■ **Work task**: Could you restate every entry word for word, minus the pictures?

***** Stored data *****

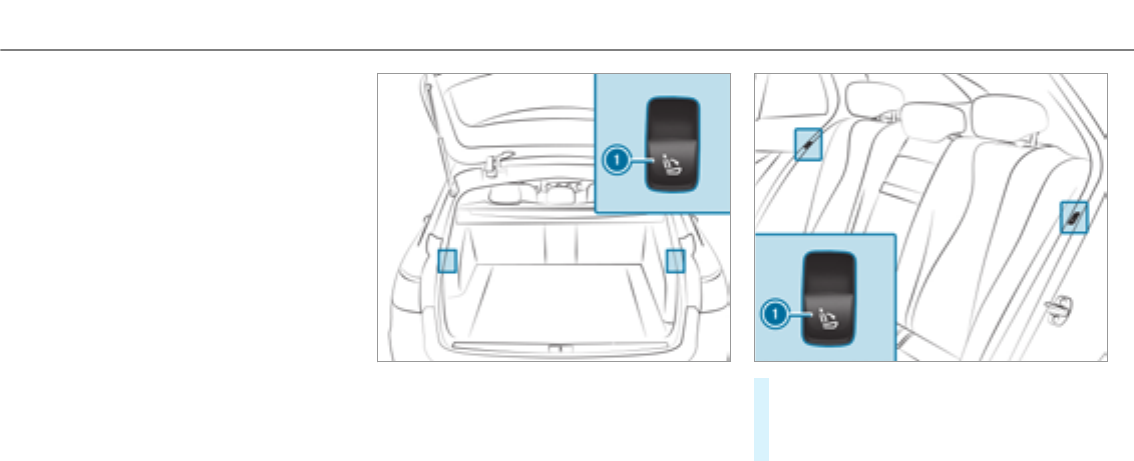 1

1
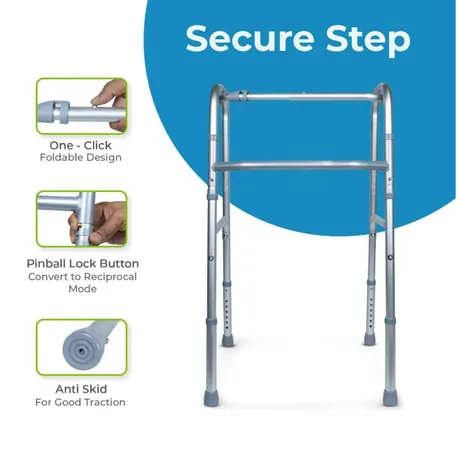 Secure Step

One - Click
Foldable Design

Pinball Lock Button
Convert to Reciprocal Mode

Anti Skid
For Good Traction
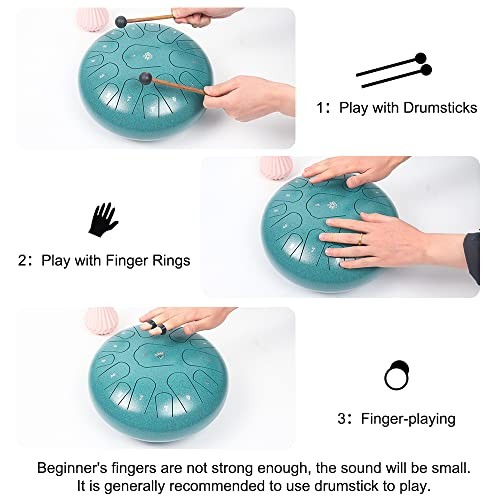 1: Play with Drumsticks

2: Play with Finger Rings

3: Finger-playing

Beginner's fingers are not strong enough, the sound will be small. It is generally recommended to use drumstick to play.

*****

■ **Reply**:
 1

1
 Secure Step

One - Click
Foldable Design

Pinball Lock Button
Convert to Reciprocal Mode

Anti Skid
For Good Traction
 1: Play with Drumsticks

2: Play with Finger Rings

3: Finger-playing

Beginner's fingers are not strong enough, the sound will be small. It is generally recommended to use drumstick to play.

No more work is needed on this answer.